Sur le terrain, une posture délicate

Par ailleurs, cette semaine, une vidéo diffusée sur les réseaux sociaux a illustré la situation délicate dans laquelle évoluent les soldats américains pour mener à bien leur mission sur la jetée tout en respectant les engagements pris par les diplomates américains de ne pas déployer de « troupes au sol » à Gaza.

La vidéo montre un soldat israélien guidant un soldat américain lors d’une prière juive sur la jetée provisoire installée sur la plage de Gaza au début du mois, dans le cadre de la livraison d’aide humanitaire au territoire. Le Pentagone a confirmé que le soldat figurant dans la vidéo se trouvait bien sur la jetée militaire américaine Trident, posée sur la plage de Gaza jusqu’à sa rupture survenue plus tôt dans la semaine.

La légende de la vidéo indique : « Un soldat de la mouvance Chabad a rencontré un soldat américain juif à Gaza (travaillant sur la jetée flottante), il lui a donc naturellement mis les tefillin. »

On y voit les deux soldats prier joyeusement avec les tefillin, un rite religieux juif consistant à porter des boîtiers en cuir noir contenant des parchemins inscrivant des passages de la Torah, attachés par des lanières en cuir enroulées autour du bras. Ces boîtiers se portent sur le biceps et sur la tête, symbolisant ainsi le lien des textes sacrés avec le cœur et la pensée.

Alors même que le soldat est debout sur une rampe solidement posée sur la plage – autrement dit, sur le sol de Gaza –, les autorités américaines ont assuré que cette présence ne constituait pas une violation de la promesse de ne pas engager de troupes américaines sur le territoire gazéen.

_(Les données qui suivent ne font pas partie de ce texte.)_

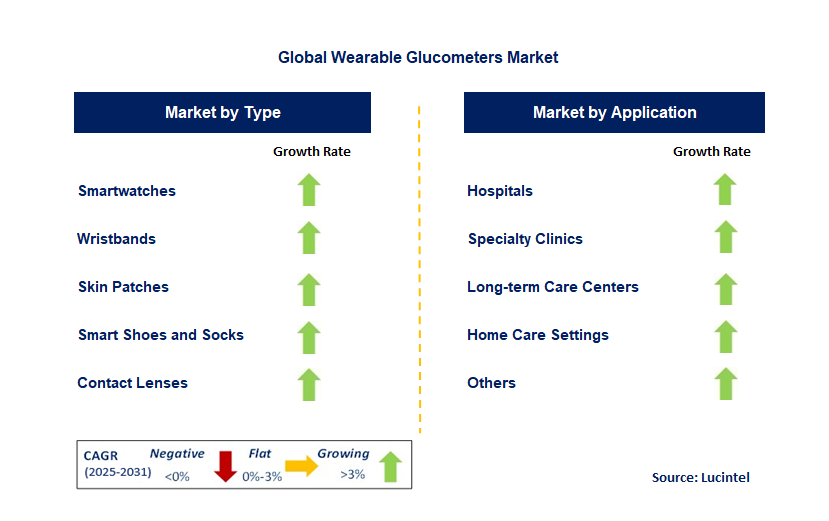 Global Wearable Glucometers Market

Market by Type

Growth Rate

Smartwatches

Wristbands

Skin Patches

Smart Shoes and Socks

Contact Lenses

Market by Application

Growth Rate

Hospitals

Specialty Clinics

Long-term Care Centers

Home Care Settings

Others

CAGR (2025-2031)

Negative <0%

Flat 0%-3%

Growing >3%

Source: Lucintel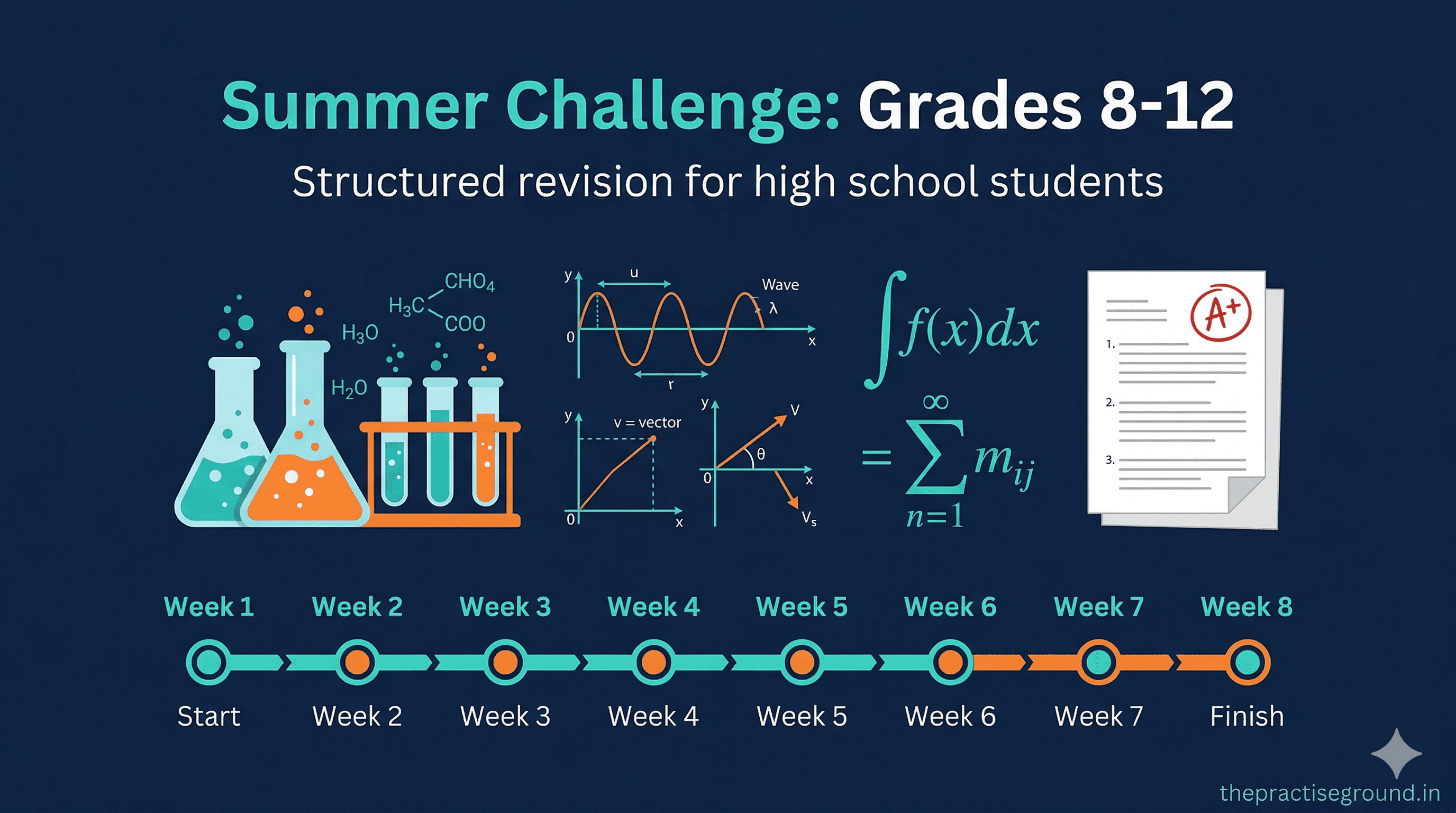 Summer Challenge: Grades 8-12

Structured revision for high school students

$CHO_4$
$H_3C$
$COO$
$H_3O$
$H_2O$

y
u
Wave
λ
0
x
r

y
v = vector
0
x

y
V
θ
0
x
$V_s$

$\int f(x)dx$

$= \sum_{n=1}^{\infty} m_{ij}$

A+
1.
2.
3.

Week 1 Week 2 Week 3 Week 4 Week 5 Week 6 Week 7 Week 8

Start Week 2 Week 3 Week 4 Week 5 Week 6 Week 7 Finish

thepractiseground.in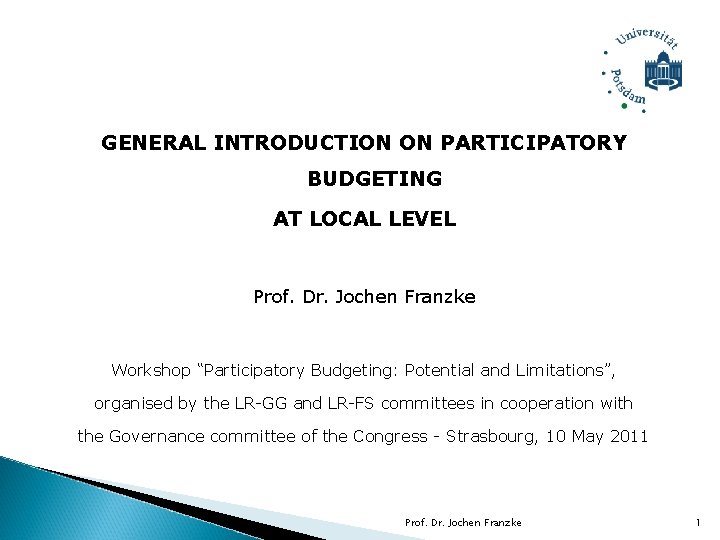 Universität Potsdam

GENERAL INTRODUCTION ON PARTICIPATORY BUDGETING
AT LOCAL LEVEL

Prof. Dr. Jochen Franzke

Workshop “Participatory Budgeting: Potential and Limitations”, organised by the LR-GG and LR-FS committees in cooperation with the Governance committee of the Congress - Strasbourg, 10 May 2011

Prof. Dr. Jochen Franzke

1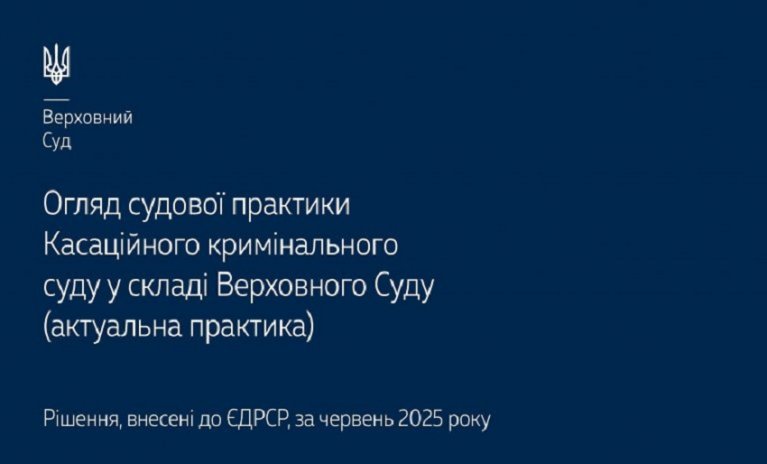 Верховний
Суд

Огляд судової практики Касаційного кримінального суду у складі Верховного Суду (актуальна практика)

Рішення, внесені до ЄДРСР, за червень 2025 року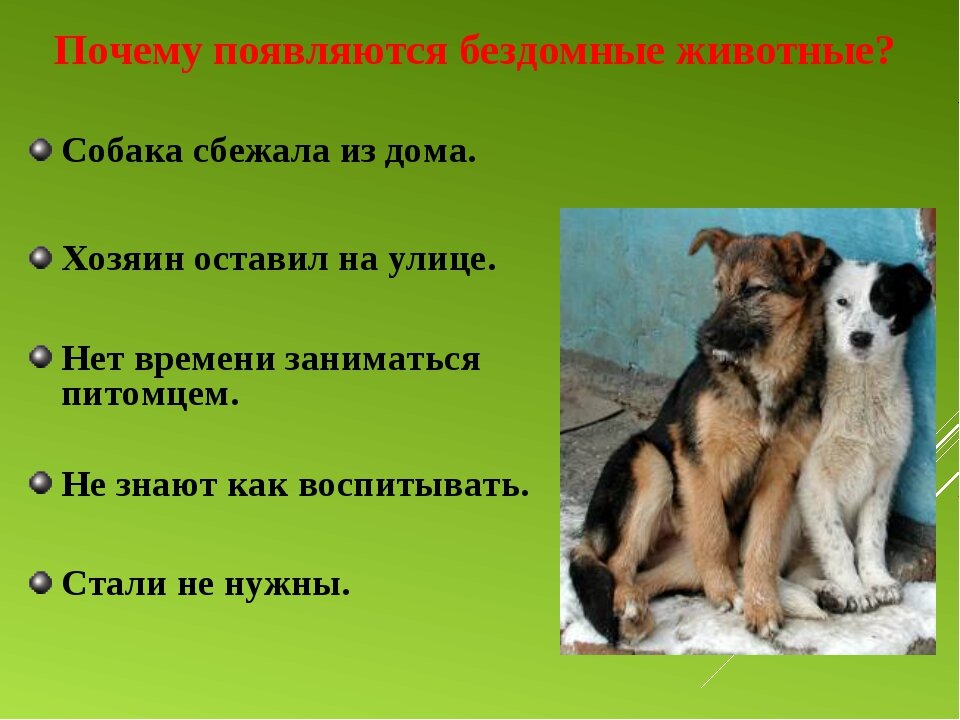 Почему появляются бездомные животные?

Собака сбежала из дома.

Хозяин оставил на улице.

Нет времени заниматься питомцем.

Не знают как воспитывать.

Стали не нужны.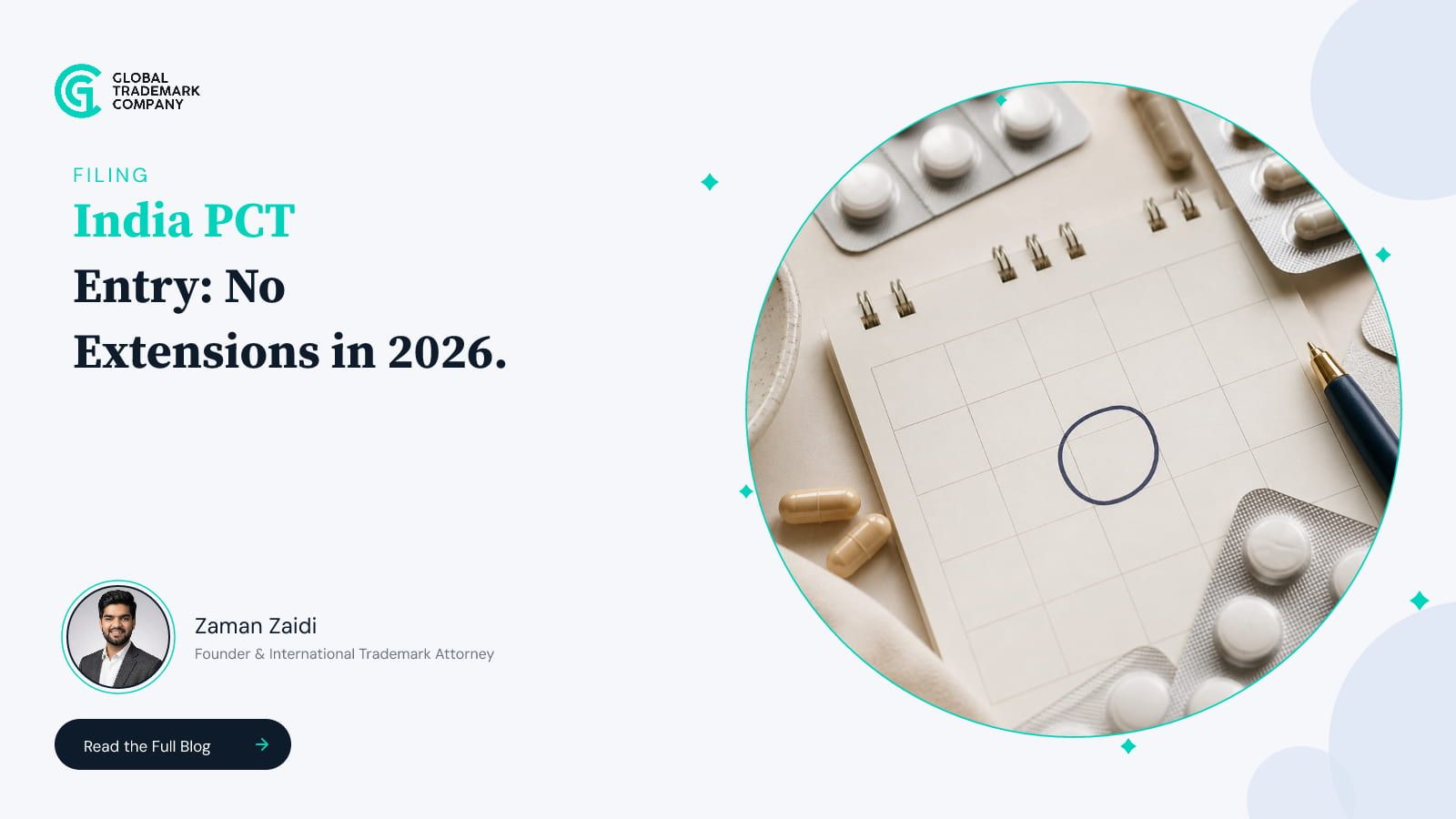 GLOBAL TRADEMARK COMPANY

FILING

India PCT Entry: No Extensions in 2026.

Zaman Zaidi
Founder & International Trademark Attorney

Read the Full Blog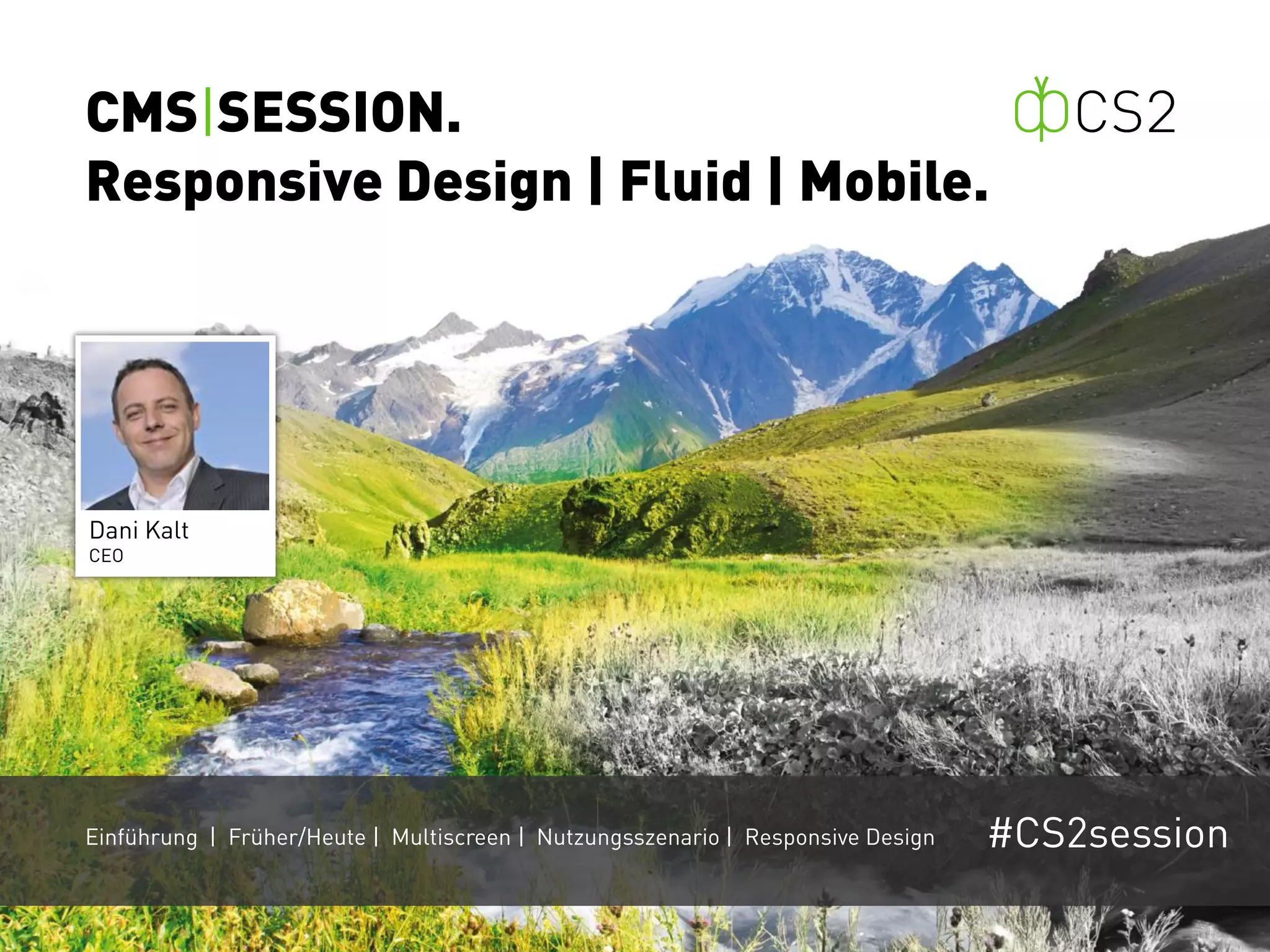 CMS|SESSION.
Responsive Design | Fluid | Mobile.

CS2

Dani Kalt
CEO

Einführung | Früher/Heute | Multiscreen | Nutzungsszenario | Responsive Design

#CS2session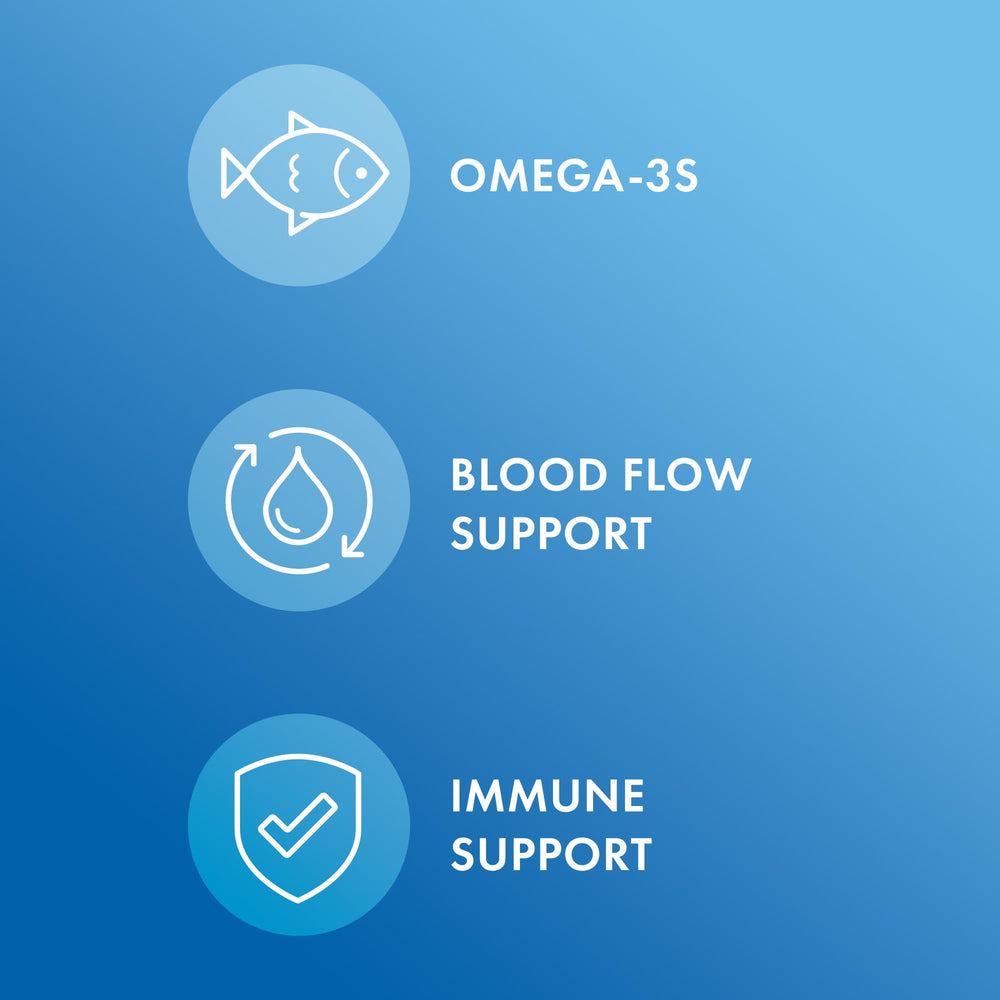 OMEGA-3S

BLOOD FLOW SUPPORT

IMMUNE SUPPORT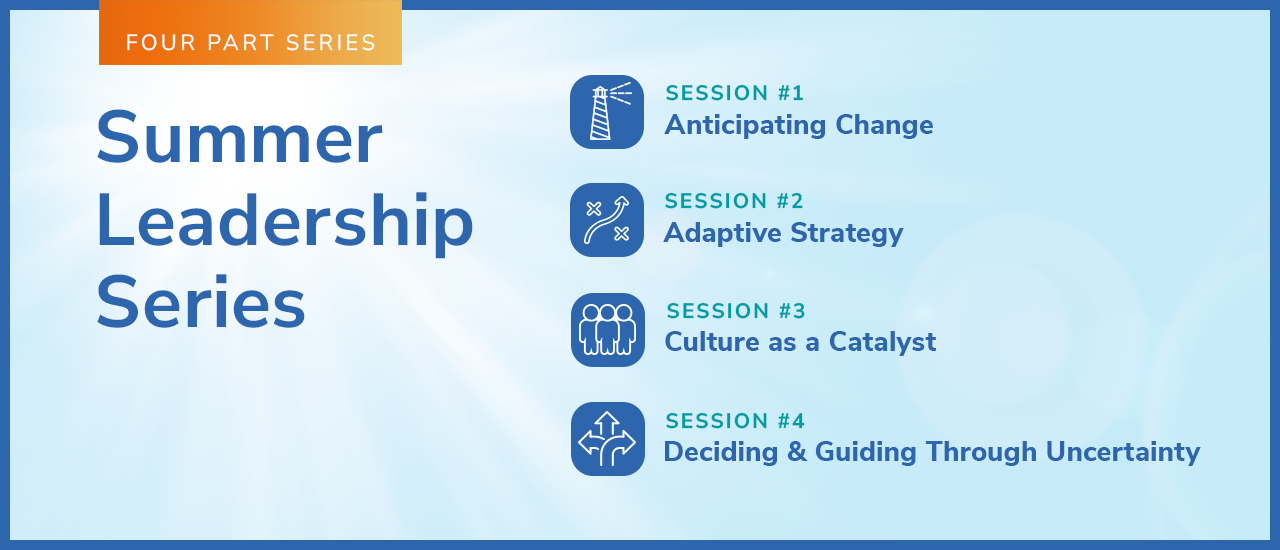 FOUR PART SERIES

Summer Leadership Series

SESSION #1
Anticipating Change

SESSION #2
Adaptive Strategy

SESSION #3
Culture as a Catalyst

SESSION #4
Deciding & Guiding Through Uncertainty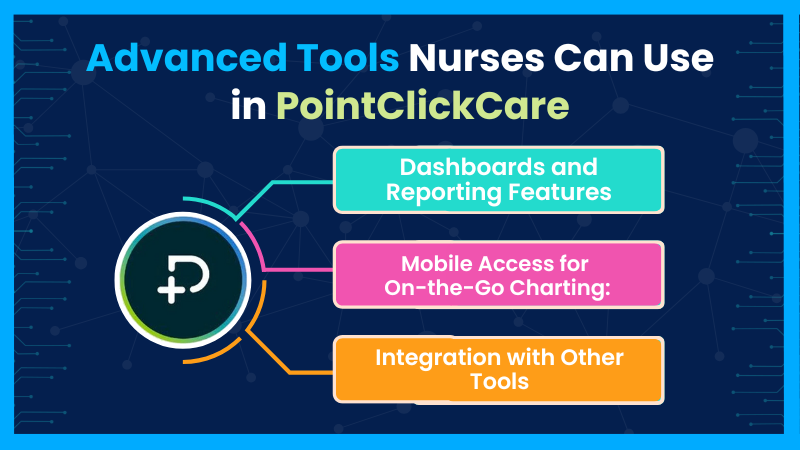 Advanced Tools Nurses Can Use in PointClickCare

Dashboards and Reporting Features

Mobile Access for On-the-Go Charting:

Integration with Other Tools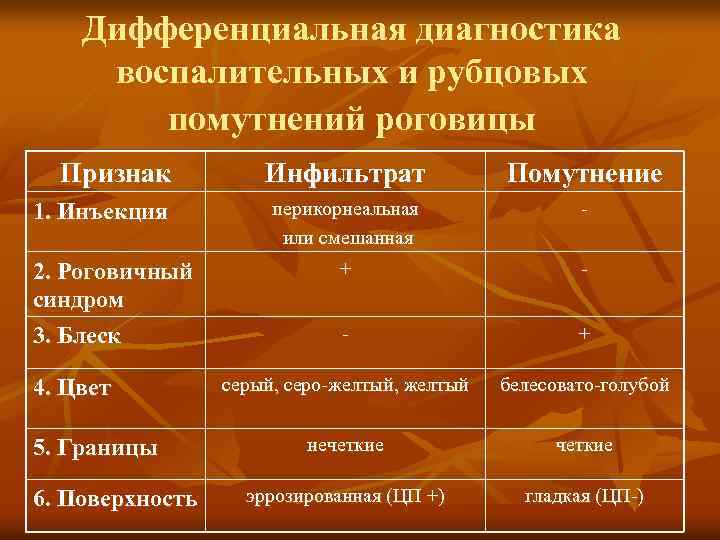 Дифференциальная диагностика воспалительных и рубцовых помутнений роговицы

| Признак | Инфильтрат | Помутнение |
|---|---|---|
| 1. Инъекция | перикорнеальная или смешанная | - |
| 2. Роговичный синдром | + | - |
| 3. Блеск | - | + |
| 4. Цвет | серый, серо-желтый, желтый | белесовато-голубой |
| 5. Границы | нечеткие | четкие |
| 6. Поверхность | эррозированная (ЦП +) | гладкая (ЦП-) |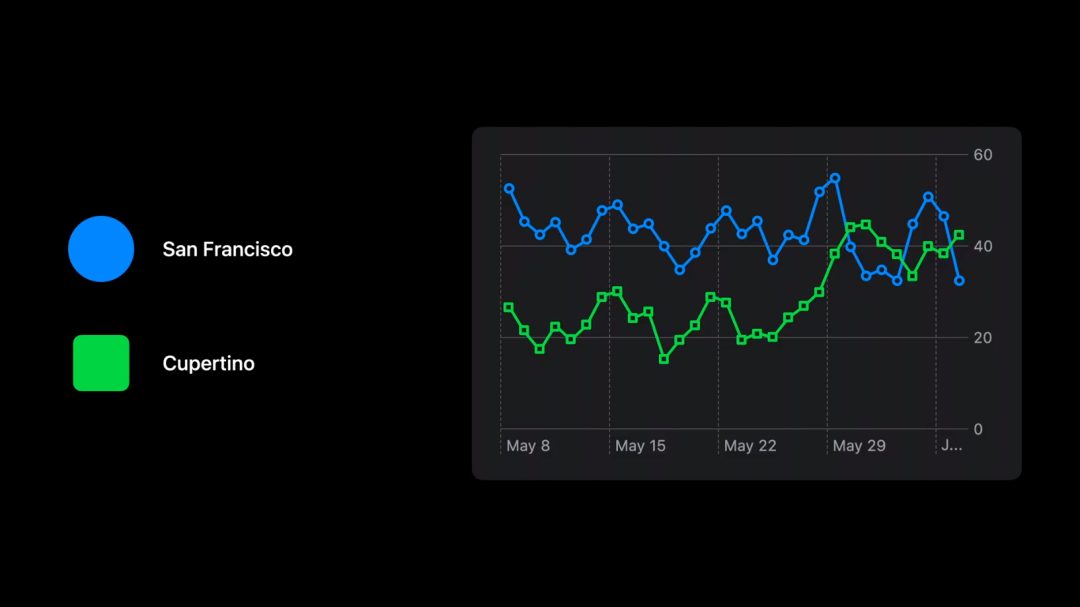 San Francisco

Cupertino

60
40
20
0

May 8
May 15
May 22
May 29
J...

« Nos soldats sont autorisés à opérer sur la jetée – ils manipulent de fait du matériel américain (c’est-à-dire la jetée elle-même). Cela n’est pas considéré comme la présence de ‘troupes au sol’ à Gaza », a déclaré le colonel Christian Devine, porte-parole du Pentagone.

Les responsables américains affirment fermement que les troupes américaines n’interviennent pas directement dans la distribution de l’aide aux Gazaouis sur le terrain, mais assurent uniquement la logistique, l’installation et la coordination de cette aide dans la région.

Brian Finucane a souligné que la simple présence de soldats américains près d’une zone de combats actifs soulève de nombreuses questions juridiques.

« Que les soldats touchent le sable directement, le métal de la jetée entre leurs bottes et le sable, ou se trouvent à dix pieds de la côte, cela ne change pas l’enjeu juridique lié à l’introduction de troupes américaines dans ce qui reste une zone de guerre », explique-t-il.

Selon lui, les soldats américains des navires de l’armée ou de la jetée Trident pourraient être exposés à des risques, « même si les troupes américaines ne sont pas la cible directe ». Il rappelle aussi que l’entrée des forces armées américaines dans un théâtre d’hostilités peut déclencher l’application de la War Powers Resolution, ce qui obligerait le président Biden à obtenir l’autorisation du Congrès pour leur maintien ou leur retrait au-delà de 60 jours.